— Start of Provided passage —
The most popular Go dependency is…

…

As you know, destination is not as important as the journey, so now that we got this out of the way, bear with me for the rest of this article, and I’ll give you the top 10, and many more stats 😊 You might even learn a few things along the way!

Without usage statistics, finding useful and reliable dependencies can be a bit of a challenge. In the Go community, we basically have to rely either:

on "brand" name reputation: there are some very well known packages (gin, cobra, testify…) and organizations (Google, gorilla…) that we can trust,
or on side metrics such as number of GitHub stars, number of open issues, last activity, and more.

All of this can sometimes help get a feeling of how widely used and trusted a Go module is, but we could get more. What I personally want is knowing how many times a module is actually required as a project dependency to get a feeling of how "battle-tested" a library is. But to do this, I would need to build a graph of the whole (open source) ecosystem, which would be insane… You can see where this is going 😉

Mapping the Go ecosystem

My first idea was to build a list of repositories (a seed) to use as a starting point. The goal was to read the dependencies of these modules from their go.mod, download each of them, read the dependencies of these modules from their go.mod, download each of them, read the dependencies of these modules from their go.mod, download each of… well, you know the deal.

I implemented this idea on the v1 branch of my repository using mainly Github-Ranking and awesome-go as sources for building the seed. I ultimately abandoned the idea because of a few shortcomings:

the sample is largely incomplete,
cloning so many Git repositories to find their go.mod is reaaally painful and slow,
and it’s particularly biased towards repositories hosted on GitHub.
— End of Provided passage —
— Start of Listed records —
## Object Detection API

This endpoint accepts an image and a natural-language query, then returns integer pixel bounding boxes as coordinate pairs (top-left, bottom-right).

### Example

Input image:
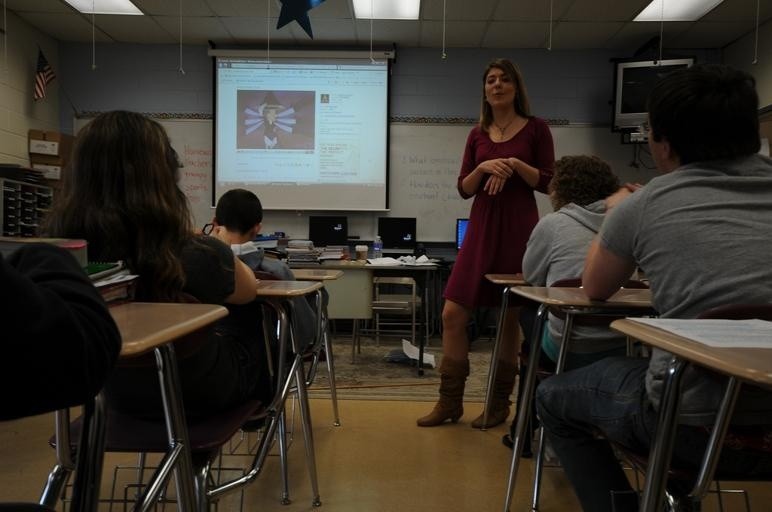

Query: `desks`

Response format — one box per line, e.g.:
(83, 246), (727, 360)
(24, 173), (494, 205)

(284, 255), (439, 359)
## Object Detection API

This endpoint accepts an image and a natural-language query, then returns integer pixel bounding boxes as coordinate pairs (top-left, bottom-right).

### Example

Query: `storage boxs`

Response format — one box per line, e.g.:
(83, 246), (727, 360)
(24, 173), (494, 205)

(27, 129), (75, 189)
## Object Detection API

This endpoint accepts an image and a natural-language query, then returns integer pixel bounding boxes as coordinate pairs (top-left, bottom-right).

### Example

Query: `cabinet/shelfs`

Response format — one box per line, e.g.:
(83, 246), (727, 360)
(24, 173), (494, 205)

(1, 180), (56, 240)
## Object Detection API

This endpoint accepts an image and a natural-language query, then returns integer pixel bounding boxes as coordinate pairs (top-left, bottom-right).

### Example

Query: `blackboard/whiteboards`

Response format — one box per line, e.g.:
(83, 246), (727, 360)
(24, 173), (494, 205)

(72, 117), (664, 247)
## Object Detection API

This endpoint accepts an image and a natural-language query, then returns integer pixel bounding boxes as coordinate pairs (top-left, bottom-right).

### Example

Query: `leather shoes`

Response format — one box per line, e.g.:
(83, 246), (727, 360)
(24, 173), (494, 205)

(502, 434), (534, 458)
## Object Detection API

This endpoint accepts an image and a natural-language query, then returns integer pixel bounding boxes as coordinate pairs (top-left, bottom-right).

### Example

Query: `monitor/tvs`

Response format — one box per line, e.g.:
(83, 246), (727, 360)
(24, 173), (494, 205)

(615, 59), (693, 128)
(457, 219), (471, 251)
(377, 217), (417, 249)
(309, 216), (348, 245)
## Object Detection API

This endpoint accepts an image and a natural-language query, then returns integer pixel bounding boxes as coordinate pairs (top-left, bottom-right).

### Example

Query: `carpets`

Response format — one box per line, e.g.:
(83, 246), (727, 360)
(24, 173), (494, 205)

(279, 330), (519, 405)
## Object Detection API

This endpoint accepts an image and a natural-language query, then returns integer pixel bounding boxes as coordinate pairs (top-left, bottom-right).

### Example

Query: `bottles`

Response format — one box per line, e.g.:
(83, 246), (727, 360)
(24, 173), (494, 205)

(372, 236), (383, 260)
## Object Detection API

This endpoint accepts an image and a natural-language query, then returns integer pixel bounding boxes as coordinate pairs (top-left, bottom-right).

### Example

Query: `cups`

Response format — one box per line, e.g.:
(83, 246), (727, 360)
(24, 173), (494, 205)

(355, 245), (369, 263)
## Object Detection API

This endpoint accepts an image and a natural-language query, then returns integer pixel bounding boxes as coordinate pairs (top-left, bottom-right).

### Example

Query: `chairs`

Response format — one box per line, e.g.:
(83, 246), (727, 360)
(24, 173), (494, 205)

(351, 277), (422, 361)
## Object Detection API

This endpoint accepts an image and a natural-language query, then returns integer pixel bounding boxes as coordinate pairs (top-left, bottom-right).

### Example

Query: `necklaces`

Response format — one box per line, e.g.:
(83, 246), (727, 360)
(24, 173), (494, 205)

(490, 117), (516, 142)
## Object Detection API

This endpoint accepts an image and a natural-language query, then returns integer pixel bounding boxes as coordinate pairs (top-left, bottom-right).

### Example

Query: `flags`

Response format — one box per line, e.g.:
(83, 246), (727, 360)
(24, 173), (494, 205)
— End of Listed records —
> Task instructions
1. Answer these questions using the Go dependency article:
(a) Which three packages does it give as examples of very well-known ones?
(b) Which two sources were mainly used to build the seed?
(c) On which branch of the repository was the first idea implemented?
2. Duplicate the part of the Go dependency article between "All of this" and "know the deal.", inclusive.

> The solutions
1.
(a) gin, cobra and testify
(b) Github-Ranking and awesome-go
(c) The v1 branch

2.
All of this can sometimes help get a feeling of how widely used and trusted a Go module is, but we could get more. What I personally want is knowing how many times a module is actually required as a project dependency to get a feeling of how "battle-tested" a library is. But to do this, I would need to build a graph of the whole (open source) ecosystem, which would be insane… You can see where this is going 😉

Mapping the Go ecosystem

My first idea was to build a list of repositories (a seed) to use as a starting point. The goal was to read the dependencies of these modules from their go.mod, download each of them, read the dependencies of these modules from their go.mod, download each of them, read the dependencies of these modules from their go.mod, download each of… well, you know the deal.